The state has committed $250 million to the effort. In May, the first round of grants, totaling $108.6 million, were announced. Recipients were in the Central San Joaquin Valley, North State, Kern County, Redwood Coast, Orange County and Sacramento.

Each grant recipient receives $18.1 million. The collaboratives are anchored by local UCs, CSUs, community colleges or K-12 schools. Each collaborative must commit to addressing long-standing equity gaps and creating at least two pathways in health care, education, business management and engineering or computing.
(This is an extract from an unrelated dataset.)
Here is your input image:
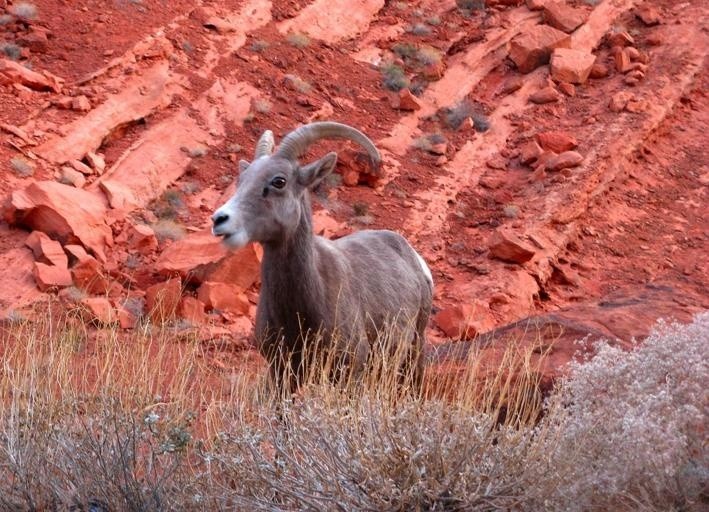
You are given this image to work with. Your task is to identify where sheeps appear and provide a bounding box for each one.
[210,122,435,424]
  • The Los Angeles Region K-16 Collaborative includes partnerships anchored around CSUs in Dominguez Hills, Los Angeles, Long Beach, Northridge and Pomona. Its goal is to improve enrollment, persistence and degree completion of underrepresented students by creating streamlined pathways to careers in health care, engineering and computer science. It plans to do this through dual enrollment, transfer pathways and work-based learning.
  • The Border Region Inclusive Talent Pipeline Collaborative represents a collaboration between California State University San Marcos, San Diego State University, UC San Diego, Imperial County and San Diego County Offices of Education. It aims to create a talent pipeline in business, tech, health and education.
  • The Inland Empire Collaborative plans to build on the success of two previous collaboratives in the region. The latest effort, anchored by UC Riverside, aims to address equity barriers through pathways for health care, engineering, computing, business and education.

A second phase of funding for those regions requiring more time and planning will be announced later, according to the Governor’s Office.